I'm not sure why we try so hard to define ourselves, or seek to complicate our lives by making ourselves more special than we already are: beloved sons and daughters of God, in and through Jesus Christ. I must be getting simple minded.
"Therefore what God has joined together, no human being must separate."
In Christ's time he spoke of a man issuing a decree of divorce, and although today's Gospel mentions the women suing for divorce, yet I think it wasn't all that common or easy for women to do so, since women had few, if any rights. Today it is completely different. Women have equal rights - which just may explain why so many Catholic bachelor-ettes want single life to be called a vocation. It also explains why there are a lot of divorces and annulments.
I had a friend who married a Guatemalan woman. They had kids and she went to school. She got a degree, got a job and adopted feminist attitudes towards marriage and reproductive rights. She left my friend and the kids and moved in with a woman. Similarly, not a few Catholic men have wives who left them because the husbands may have been too Catholic for them - in as much as the wife rejected Church teaching on contraception and abortion. Modern reasons for divorce are different today, and the petitioner of divorce has changed - Christ's teaching has not.
Divorce has undermined the sanctity of marriage for decades. Modern life and poular culture has as well - insofar as it has changed the mindset of people who prefer to be single rather than to be married; people who live together rather than be married; and those who divorce rather than accept the truth about marriage. I think such people undermine and help to redefine marriage as much as gay activists do.
Today's Gospel also explains why same sex marriage can't exist:
But from the beginning of creation, God made them male and female.
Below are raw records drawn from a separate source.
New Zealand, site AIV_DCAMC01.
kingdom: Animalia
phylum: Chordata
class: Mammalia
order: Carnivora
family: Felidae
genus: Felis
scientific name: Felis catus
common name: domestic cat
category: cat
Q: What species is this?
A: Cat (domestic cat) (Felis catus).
For this reason a man shall leave his father and mother
and be joined to his wife,
and the two shall become one flesh.
So they are no longer two but one flesh. - Mark 10: 2-16
Works for me.
Disclaimer: I may be way off base here - so pay no attention to me and drop me from your reading list if you don't like what I say. Consult your Catechism and Scripture and Diocesan Tribunal instead of wasting your time with a blogging-busy-body, narcissistic hypocrite like me. Thank you.